Many vet schools and technician programs utilize licensed techs in their teaching programs. And many of those schools have Animal Science educational tracks in their high school and college options. Using people who know the industry first hand reaps so many benefits for their students.
Since 2020, many of these positions have become virtual, work from home, or allow part-time hours, so your schedule can be fairly flexible.
Not sure where to start looking for a career in teaching?
Do a quick google search of your local vet schools, tech schools, and career colleges' career pages.
2. In Industry
Is there a particular aspect of your day-to-day work that you tend to gravitate towards?
Love talking to clients about how their medications work? Nutrition?
Love reviewing radiology reports or lab work?
All the companies that provide your hospital with your food, equipment, drugs, etc., often have many positions available for techs.
“But aren't they always in Sales?” Actually, no! Companies will generally hire trained salespeople for those roles.
The use of vet techs in these companies can vary in many ways. From a career coordinating events and conferences, educating teams on their products, and even researching and developing products and services that will change pets’ lives.

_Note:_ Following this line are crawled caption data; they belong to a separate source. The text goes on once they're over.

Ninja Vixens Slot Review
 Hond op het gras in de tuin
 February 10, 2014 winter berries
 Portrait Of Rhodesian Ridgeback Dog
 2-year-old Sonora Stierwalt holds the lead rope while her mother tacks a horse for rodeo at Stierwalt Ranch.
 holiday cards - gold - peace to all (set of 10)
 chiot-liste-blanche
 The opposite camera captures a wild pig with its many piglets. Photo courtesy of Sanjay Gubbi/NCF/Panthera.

Not sure where to start looking for a career in the industry?
Career pages for these companies are an excellent way to start; however, if you don’t see anything specific in your area, reach out to your hospital's rep for that product.
3. Animal Control
Want to continue working with animals and also help your local community?
Animal Control officers (ACOs) are a vital part of community support, and they do a lot more than picking up stray animals. ACOs often work alongside city shelters and leaders to help provide education and support to their community regarding domestic pets and community wildlife.
Vet techs can provide an additional breadth of knowledge to this role, along with vital medical understanding when dealing with animals in distress. This is a role where you can often get a taste of the role before you start looking, as many Animal Control teams can offer the option to ride along with them for a few hours, to see how they work.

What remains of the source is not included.